PROBLEM DETAILS: Repeat verbatim the lines of the data below, beginning with the line containing "What is the distance separating" and continuing to the end.

STORED ROWS:
########################################

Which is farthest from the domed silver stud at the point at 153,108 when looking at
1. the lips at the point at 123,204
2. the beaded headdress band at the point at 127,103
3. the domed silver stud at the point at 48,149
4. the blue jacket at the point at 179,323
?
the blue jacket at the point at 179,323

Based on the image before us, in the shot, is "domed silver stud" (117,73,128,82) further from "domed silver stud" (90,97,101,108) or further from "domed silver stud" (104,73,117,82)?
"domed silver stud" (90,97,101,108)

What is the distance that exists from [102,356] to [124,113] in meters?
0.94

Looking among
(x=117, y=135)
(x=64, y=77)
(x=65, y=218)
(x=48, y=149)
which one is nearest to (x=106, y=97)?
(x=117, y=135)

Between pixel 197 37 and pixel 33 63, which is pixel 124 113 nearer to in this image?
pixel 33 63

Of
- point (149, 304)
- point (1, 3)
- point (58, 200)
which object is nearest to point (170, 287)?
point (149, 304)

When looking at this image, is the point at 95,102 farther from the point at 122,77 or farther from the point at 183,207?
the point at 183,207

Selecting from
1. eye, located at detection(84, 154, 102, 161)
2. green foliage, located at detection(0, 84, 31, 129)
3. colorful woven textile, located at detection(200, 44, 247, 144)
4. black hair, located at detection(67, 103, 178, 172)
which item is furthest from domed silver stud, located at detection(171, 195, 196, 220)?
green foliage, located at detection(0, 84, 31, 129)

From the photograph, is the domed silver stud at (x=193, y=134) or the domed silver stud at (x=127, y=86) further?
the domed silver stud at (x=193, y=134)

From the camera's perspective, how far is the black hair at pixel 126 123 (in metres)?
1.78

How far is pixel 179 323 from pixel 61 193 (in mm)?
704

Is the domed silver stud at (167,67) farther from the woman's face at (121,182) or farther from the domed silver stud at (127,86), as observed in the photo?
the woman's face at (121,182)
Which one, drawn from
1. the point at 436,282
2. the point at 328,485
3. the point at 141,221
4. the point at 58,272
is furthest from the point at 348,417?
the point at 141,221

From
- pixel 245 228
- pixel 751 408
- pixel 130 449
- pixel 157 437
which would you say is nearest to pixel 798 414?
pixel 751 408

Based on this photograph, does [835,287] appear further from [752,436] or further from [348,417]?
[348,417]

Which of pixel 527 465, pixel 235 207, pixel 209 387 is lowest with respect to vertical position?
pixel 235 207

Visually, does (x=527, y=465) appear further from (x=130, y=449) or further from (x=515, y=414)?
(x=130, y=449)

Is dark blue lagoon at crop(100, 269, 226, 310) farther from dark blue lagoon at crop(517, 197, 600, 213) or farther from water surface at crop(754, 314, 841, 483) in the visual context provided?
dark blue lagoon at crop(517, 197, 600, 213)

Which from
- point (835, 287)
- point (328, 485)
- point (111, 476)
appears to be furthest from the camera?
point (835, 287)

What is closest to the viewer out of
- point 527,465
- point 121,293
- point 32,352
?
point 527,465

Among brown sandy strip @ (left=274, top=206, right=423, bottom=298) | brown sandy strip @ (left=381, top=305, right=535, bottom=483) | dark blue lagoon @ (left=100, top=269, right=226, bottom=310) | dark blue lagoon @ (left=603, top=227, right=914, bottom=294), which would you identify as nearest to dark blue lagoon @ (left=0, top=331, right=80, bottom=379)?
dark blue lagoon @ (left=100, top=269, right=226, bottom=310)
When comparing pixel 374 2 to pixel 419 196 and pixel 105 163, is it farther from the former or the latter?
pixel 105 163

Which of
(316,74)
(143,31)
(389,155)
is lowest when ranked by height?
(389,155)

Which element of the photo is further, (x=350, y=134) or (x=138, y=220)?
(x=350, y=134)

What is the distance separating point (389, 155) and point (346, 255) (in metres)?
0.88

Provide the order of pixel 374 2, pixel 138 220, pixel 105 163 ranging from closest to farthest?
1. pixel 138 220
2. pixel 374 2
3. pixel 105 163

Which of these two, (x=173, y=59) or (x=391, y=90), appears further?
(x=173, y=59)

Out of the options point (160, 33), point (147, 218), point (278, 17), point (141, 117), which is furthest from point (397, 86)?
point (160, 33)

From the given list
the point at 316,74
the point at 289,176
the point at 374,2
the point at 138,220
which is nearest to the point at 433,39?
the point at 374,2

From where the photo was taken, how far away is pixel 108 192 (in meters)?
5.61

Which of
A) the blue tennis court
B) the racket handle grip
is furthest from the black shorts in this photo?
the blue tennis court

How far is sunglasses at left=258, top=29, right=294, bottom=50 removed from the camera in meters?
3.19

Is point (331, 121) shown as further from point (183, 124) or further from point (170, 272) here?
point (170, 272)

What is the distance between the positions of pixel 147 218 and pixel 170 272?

########################################

WRITTEN SOLUTION:
What is the distance separating point (389, 155) and point (346, 255) (in metres)?
0.88

Provide the order of pixel 374 2, pixel 138 220, pixel 105 163 ranging from closest to farthest?
1. pixel 138 220
2. pixel 374 2
3. pixel 105 163

Which of these two, (x=173, y=59) or (x=391, y=90), appears further?
(x=173, y=59)

Out of the options point (160, 33), point (147, 218), point (278, 17), point (141, 117), which is furthest from point (397, 86)?
point (160, 33)

From the given list
the point at 316,74
the point at 289,176
the point at 374,2
the point at 138,220
which is nearest to the point at 433,39?
the point at 374,2

From where the photo was taken, how far away is pixel 108 192 (in meters)?
5.61

Which of
A) the blue tennis court
B) the racket handle grip
is furthest from the black shorts in this photo?
the blue tennis court

How far is sunglasses at left=258, top=29, right=294, bottom=50 removed from the camera in meters?
3.19

Is point (331, 121) shown as further from point (183, 124) or further from point (170, 272) here?
point (170, 272)

What is the distance between the positions of pixel 147 218 and pixel 170 272?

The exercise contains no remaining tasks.